The following draft shows the concept applied to a sample machine:
If we assume that CPU and memory usage are the most important metrics for this particular machine, those two entries will appear twice larger than others. Actually, the concept can be pushed even further with the dynamic size of the bubbles: when the system thinks that the reported metric may indicate that something is not right, the bubble may grow on itself to attract the attention of the personnel.
Every bubble contains:
The circle which can display up to two values. For example, a memory bubble can display memory usage excluding caching (in blue), but also including caching (in dark gray).
The red limit, displayed as a line. When the value displayed in blue reaches this line, the bubble is displayed in red. This is an early indication that something goes wrong. For example, for a partition, a red line may be set at 90% of the total disk space to prevent going out of space.

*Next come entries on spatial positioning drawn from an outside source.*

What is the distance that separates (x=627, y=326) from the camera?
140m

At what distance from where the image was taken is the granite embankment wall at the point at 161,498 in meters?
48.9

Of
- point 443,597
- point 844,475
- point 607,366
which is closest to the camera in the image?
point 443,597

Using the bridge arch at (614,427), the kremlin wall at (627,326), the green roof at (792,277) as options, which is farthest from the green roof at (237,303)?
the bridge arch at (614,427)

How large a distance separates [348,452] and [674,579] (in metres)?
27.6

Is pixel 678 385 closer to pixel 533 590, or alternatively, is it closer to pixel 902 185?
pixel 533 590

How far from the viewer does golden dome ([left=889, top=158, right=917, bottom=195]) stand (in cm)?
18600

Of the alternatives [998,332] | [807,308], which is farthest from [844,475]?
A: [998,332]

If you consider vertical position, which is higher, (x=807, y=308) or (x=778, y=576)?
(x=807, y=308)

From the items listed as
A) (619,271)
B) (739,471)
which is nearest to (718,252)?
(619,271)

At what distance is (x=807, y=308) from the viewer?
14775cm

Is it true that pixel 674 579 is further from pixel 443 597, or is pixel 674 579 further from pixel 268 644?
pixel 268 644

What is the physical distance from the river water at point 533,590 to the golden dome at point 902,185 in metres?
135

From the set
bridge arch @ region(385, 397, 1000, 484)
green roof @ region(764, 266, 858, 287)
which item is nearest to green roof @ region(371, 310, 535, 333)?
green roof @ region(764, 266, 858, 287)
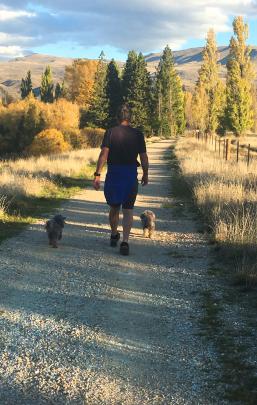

The content, which may be either a icon or text or both.
Absolute values can be obtained by hovering a cursor over a bubble. Additional information may (and probably will) be displayed as well.
The bubble-based layout ensures that the overall picture of the infrastructure is visually reachable, given enough monitors. At a glance, any person can determine if there is a problem, and if yes, localize it with ease.
Simply displaying individual information for every machine is not enough. This approach works well when managing a few hundreds of servers, but how would anyone visualize information arriving from thousands of servers?
Existent products do nothing to solve this issue, using only the most elementary indicators, such as the number of servers which report errors. However, solving it is not particularly difficult.
When it comes to visualizing a single metric, such as the use of swap, a simple visualization could look like that:
Every machine corresponds to a dot; the size of the dot is proportional to the metric, and the red color indicates that a threshold (for this specific metric on this specific machine) was reached. This allows to view thousands of elements at once and to spot how many are problematic.
But the primary goal, when managing thousands of servers, is not to view the same type of metric for thousands of servers, but rather view all the metrics. This is when comes the aggregation approach. Two or more machines are grouped together based on an element, such as their type, to appear as a monolithic entity which uses the same space as a single machine used before aggregation. The bubbles can then be customized to allow different types of aggregations: a maximum, a minimum, an average value or separate values shown by the same bubble. The following image illustrates such aggregation of five machines, the CPU bubble showing separate measures.
Aggregation is a powerful tool which makes it possible to get real-time data from thousands of servers. For instance, machines which serve as database failover for applications of similar type can all be aggregated, since their usage is similar. In the same way, servers which process data in a map reduce scenario can be aggregated as well.
I explained how the concept of bubbles helps in visualizing metrics gathered from dozens of servers as well as from thousands of servers. This new user interface proposal can be embedded into existent products to make it possible for system administrators to achieve higher responsiveness by having better tools which give them the right amount of data in a very natural way.
For those of you who work closely with servers monitoring tools, feel free to talk to the companies who develop those tools to see how can they benefit from the concepts of bubbles and aggregation.